The Web filters worked without a hitch in Safari, but for recent versions of Firefox, you have to go into Firefox’s network settings and configure proxy settings, which are provided by Maki Enterprise. It’s not a difficult task to perform, but other content filtering tools, like ContentBarrier X4 ( ) don’t require you to do this.
KidsGoGoGo has scheduling features similar to those that are part of Parental Controls, in which you can limit access to the Internet and software to certain hours of the day. If you try to use a Web browser or app outside of the allowed time, the program still launches, but then abruptly quits, without an alert to tell you what happened. This feature could definitely be executed more elegantly.

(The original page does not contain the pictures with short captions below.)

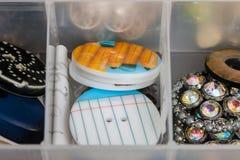 Bottoni di plastica modellati utilizzati per creare gioielli Fotografie Stock Libere da Diritti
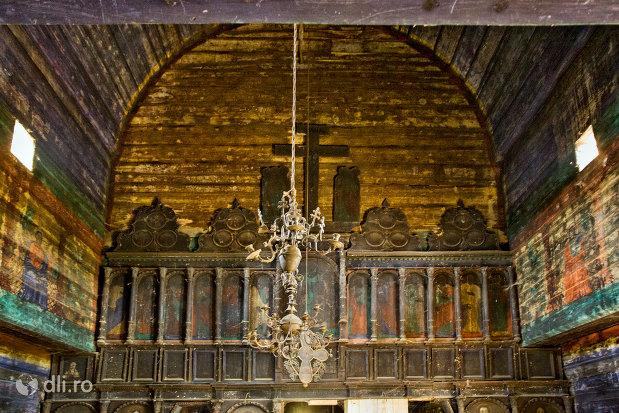 interior-biserica-de-lemn-cuvioasa-paraschiva-din-botiza-judetul-maramures.jpg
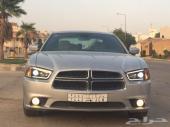 للبيع تشارجر 2012 فضي V6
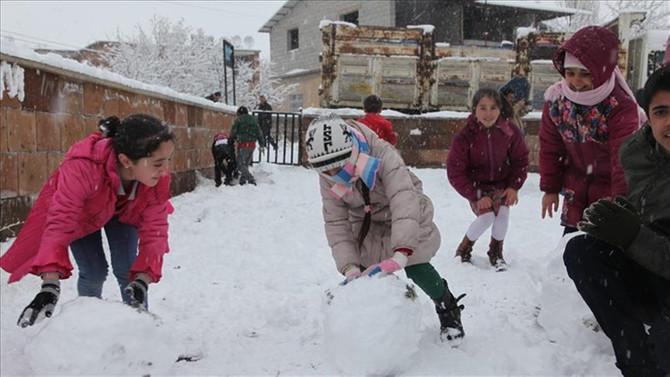 11 şehirde eğitime kar engeli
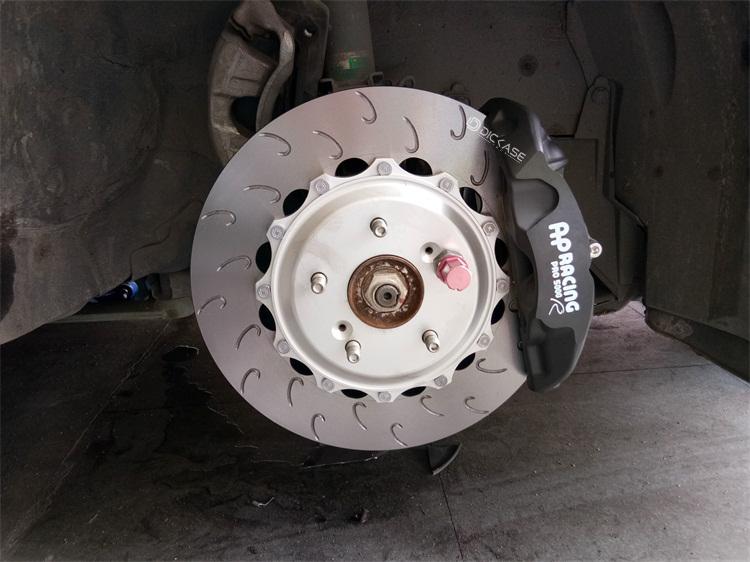 本田思域改装AP9440竞技刹车 真不能小看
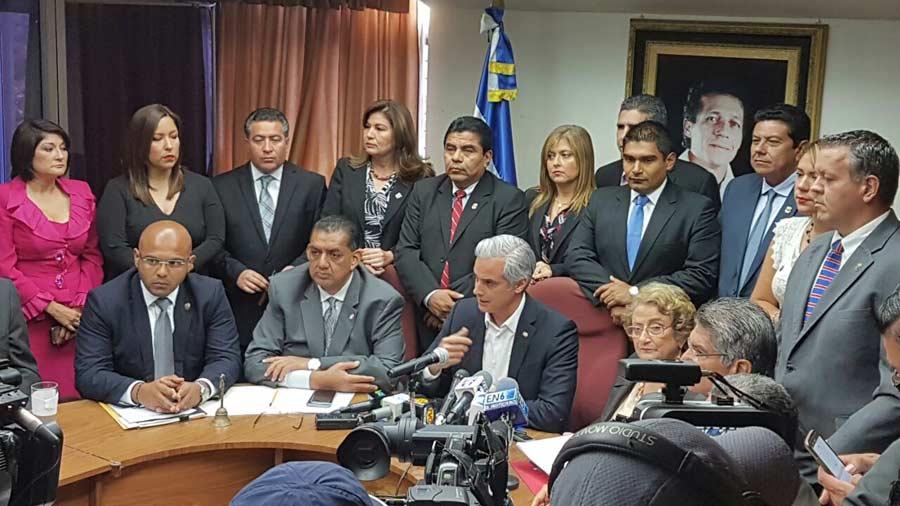 Interiano pide a gobierno reanudar mesa de diálogo   elsalvador.com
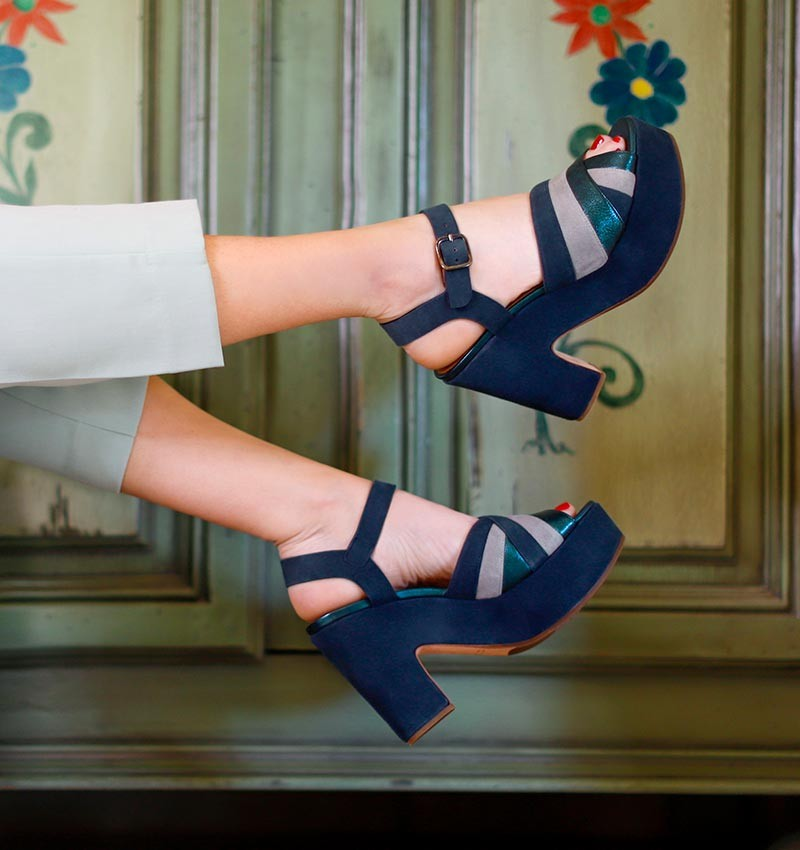 YISCA PETROL CHiE MIHARA sandals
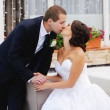 Young caucasian wedding  couple kissing — Stockfoto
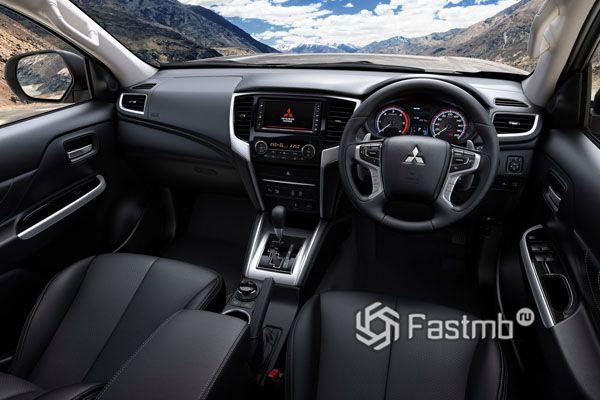Интерьер нового Mitsubishi L200 2019-2020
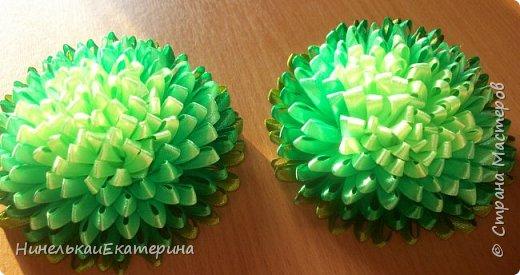 Хочу поделиться способом изготовления таких цветочков. На просторах интернета находила сам способ складывания лепестков, но таких цветочков не встречала.  фото 25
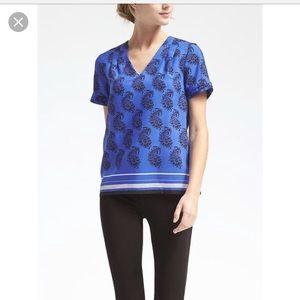 EUC! Banana Republic v-neck blouse XL royal blue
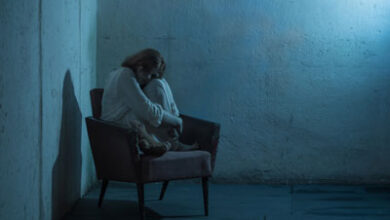 تصویر از راه حل رفع آسیب کودک بعد از مرگ مادرش بر اثر کرونا
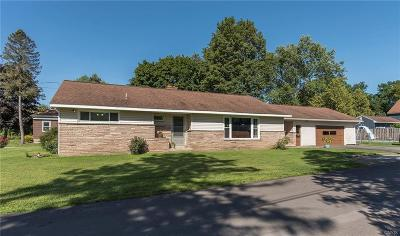 New Hartford Single Family Home For Sale: 1 Gerry Avenue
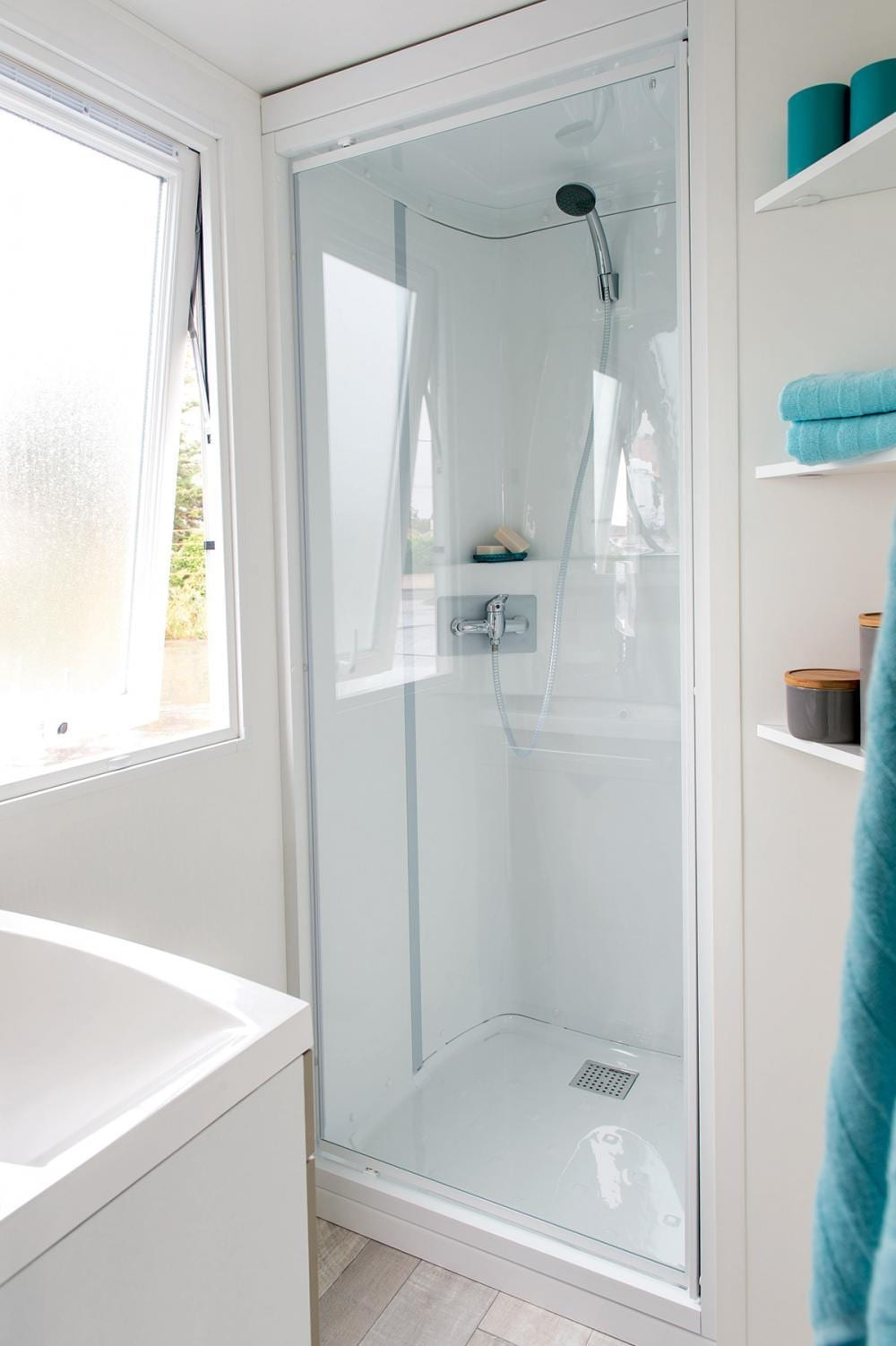 irm loggia mobil home neuf gamme loggia zen mobilhome. Black Bedroom Furniture Sets. Home Design Ideas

There are some features that KidsGoGoGo can block that Parental Controls cannot: viewing online video, downloads, online shopping, and image/video searches, for instance. KidsGoGoGo can also block specified categories of Web sites, such as social networking sites and video/photo sharing sites.
KidsGoGoGo comes with the KidsIMMonitor program, which is supposed to record a transcript of iChat messages, but I wasn’t able to make it work. Plus, you must have KidsIMMonitor on, just a like a regular program. It doesn’t hide in the background, and it’s visible in the Dock. What’s to stop a smart kid from simply turning it off?

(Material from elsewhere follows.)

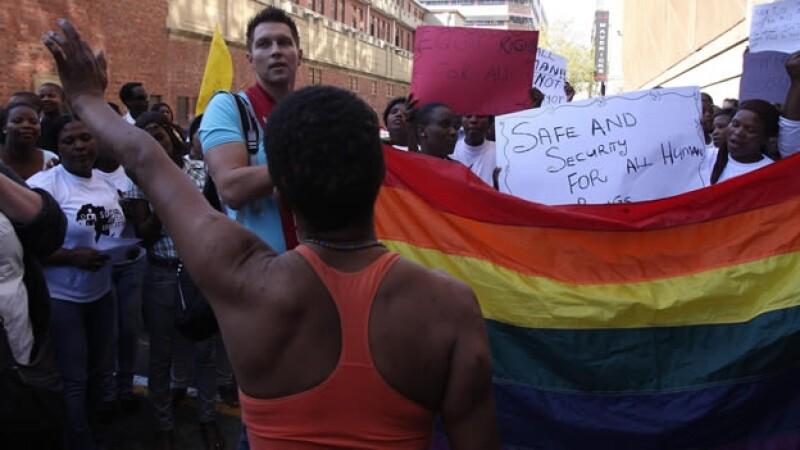 Grupos de activistas de derechos humanos en Sudáfrica protestan contra prisión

KidsGoGoGo also comes with KidsiPodMonitor, which can show you the contents of an iPod. But like KidsIMMonitor, it isn’t discreet, and because of that, it’s hard to think of why you’d use KidsiPodMonitor instead of iTunes to check an iPod’s contents.
The software’s most unique feature is its Screen Log, which gives you the ability to record what’s happening on the screen. KidsGoGoGo can take a screenshot at any interval you pick (ranging from every three seconds to every two hours). The program then assembles the screen shots into an MPEG-4 file; it looks like a stop-motion video of your Mac’s activities. The screen shots are taken unobtrusively in the background, but they can gradually consume hard drive space, especially if you have a large screen and want screen shots at short intervals.
The logs are basic, keeping a list of Web sites visited. The log feature in Mac OS X 10.5’s Parental Controls offers more features, including the ability to track application and iChat use in addition to Web sites.
KidsGoGoGo includes a menu bar item that gives you quick access to Maki’s preset selection of kids’ Web sites, but there’s no way to turn the menu bar on or off. It also displays a list of 22 different foreign language translators, of which you’ll probably use few or none.
Macworld’s buying advice
I’d really like to say that there’s a lot of potential in KidsGoGoGo, but this Mac-only program, at version 12.6, has been around for years. You’d think that over that time KidsGoGoGo would’ve evolved into a more sophisticated program. But it hasn’t. KidsGoGoGo feels like it could be so much more, with just a little bit of attention from the developer.